**How to complete this task:** Extract, from the records beneath this instruction, each line that contains the word "species".

Provided material START

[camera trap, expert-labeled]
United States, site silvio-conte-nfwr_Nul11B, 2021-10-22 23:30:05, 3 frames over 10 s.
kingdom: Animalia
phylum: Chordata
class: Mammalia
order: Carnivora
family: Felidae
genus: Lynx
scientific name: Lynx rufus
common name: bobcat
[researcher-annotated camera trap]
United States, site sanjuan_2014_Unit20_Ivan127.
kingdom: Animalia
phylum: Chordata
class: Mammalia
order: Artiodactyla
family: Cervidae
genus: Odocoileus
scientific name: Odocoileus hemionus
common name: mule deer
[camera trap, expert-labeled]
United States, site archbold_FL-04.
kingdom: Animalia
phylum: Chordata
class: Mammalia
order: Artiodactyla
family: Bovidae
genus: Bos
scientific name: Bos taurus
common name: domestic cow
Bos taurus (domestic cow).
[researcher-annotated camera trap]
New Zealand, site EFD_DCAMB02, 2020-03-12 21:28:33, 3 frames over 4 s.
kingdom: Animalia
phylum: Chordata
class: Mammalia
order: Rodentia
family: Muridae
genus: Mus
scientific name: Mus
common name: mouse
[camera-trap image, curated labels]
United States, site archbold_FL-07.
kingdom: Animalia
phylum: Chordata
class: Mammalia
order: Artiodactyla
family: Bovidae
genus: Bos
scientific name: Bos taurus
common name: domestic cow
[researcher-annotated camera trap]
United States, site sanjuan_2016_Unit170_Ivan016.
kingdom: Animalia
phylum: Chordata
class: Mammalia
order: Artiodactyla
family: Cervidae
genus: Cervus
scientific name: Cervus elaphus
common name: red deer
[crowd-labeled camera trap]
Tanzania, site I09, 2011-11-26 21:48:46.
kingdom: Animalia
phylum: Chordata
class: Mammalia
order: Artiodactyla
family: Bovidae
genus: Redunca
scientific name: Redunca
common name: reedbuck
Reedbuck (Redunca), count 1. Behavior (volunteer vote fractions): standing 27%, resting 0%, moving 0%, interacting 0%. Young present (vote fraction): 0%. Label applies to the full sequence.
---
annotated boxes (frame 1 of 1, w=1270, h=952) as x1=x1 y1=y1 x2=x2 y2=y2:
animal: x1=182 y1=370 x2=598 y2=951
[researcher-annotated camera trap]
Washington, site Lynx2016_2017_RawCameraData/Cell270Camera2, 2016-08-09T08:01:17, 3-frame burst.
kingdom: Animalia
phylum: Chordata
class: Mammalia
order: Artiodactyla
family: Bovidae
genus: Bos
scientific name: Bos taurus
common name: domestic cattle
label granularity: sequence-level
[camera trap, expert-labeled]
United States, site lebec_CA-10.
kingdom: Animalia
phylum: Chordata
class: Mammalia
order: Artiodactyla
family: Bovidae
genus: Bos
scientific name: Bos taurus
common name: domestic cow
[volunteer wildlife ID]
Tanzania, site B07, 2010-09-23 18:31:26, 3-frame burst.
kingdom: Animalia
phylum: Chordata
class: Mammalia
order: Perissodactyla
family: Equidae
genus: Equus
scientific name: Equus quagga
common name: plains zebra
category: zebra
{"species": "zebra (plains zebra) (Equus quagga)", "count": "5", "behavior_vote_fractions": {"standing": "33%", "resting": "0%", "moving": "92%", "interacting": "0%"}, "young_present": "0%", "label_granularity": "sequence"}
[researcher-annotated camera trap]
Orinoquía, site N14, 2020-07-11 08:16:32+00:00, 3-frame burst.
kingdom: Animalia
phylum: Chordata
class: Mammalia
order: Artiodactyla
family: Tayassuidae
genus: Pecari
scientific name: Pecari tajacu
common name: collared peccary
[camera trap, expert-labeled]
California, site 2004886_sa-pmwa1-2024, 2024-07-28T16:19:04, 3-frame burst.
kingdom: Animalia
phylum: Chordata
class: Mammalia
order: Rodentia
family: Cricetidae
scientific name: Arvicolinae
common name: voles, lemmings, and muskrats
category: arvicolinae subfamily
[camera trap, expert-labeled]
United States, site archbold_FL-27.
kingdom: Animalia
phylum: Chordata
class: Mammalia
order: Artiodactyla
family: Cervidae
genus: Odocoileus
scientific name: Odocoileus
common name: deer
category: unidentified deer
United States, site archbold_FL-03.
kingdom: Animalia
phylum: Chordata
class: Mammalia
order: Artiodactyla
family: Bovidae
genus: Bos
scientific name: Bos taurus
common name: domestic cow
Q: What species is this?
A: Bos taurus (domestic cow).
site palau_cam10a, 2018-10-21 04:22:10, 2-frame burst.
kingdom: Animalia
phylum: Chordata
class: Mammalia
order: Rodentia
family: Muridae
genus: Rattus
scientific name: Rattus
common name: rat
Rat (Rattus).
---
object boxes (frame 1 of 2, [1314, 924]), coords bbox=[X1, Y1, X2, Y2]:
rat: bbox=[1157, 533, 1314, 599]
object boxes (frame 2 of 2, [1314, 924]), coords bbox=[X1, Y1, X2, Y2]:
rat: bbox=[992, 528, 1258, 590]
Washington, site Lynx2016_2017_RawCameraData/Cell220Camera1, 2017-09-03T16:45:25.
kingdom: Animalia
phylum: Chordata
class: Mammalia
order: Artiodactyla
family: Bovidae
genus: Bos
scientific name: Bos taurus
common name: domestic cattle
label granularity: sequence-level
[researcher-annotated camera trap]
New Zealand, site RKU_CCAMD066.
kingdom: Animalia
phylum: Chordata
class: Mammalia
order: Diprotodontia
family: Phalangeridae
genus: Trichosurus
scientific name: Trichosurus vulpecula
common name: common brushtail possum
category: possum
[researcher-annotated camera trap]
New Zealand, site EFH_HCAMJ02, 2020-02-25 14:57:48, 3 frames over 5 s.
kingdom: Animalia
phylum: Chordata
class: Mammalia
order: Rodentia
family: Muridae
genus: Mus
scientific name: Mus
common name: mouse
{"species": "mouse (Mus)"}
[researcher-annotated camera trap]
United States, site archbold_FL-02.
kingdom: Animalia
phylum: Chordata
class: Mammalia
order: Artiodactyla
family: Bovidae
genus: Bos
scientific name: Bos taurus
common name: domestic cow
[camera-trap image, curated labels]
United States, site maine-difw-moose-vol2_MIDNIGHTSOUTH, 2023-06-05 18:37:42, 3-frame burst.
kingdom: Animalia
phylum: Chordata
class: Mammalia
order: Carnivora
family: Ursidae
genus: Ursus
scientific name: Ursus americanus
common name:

Provided material END

**Written response:**
{"species": "zebra (plains zebra) (Equus quagga)", "count": "5", "behavior_vote_fractions": {"standing": "33%", "resting": "0%", "moving": "92%", "interacting": "0%"}, "young_present": "0%", "label_granularity": "sequence"}
Q: What species is this?
{"species": "mouse (Mus)"}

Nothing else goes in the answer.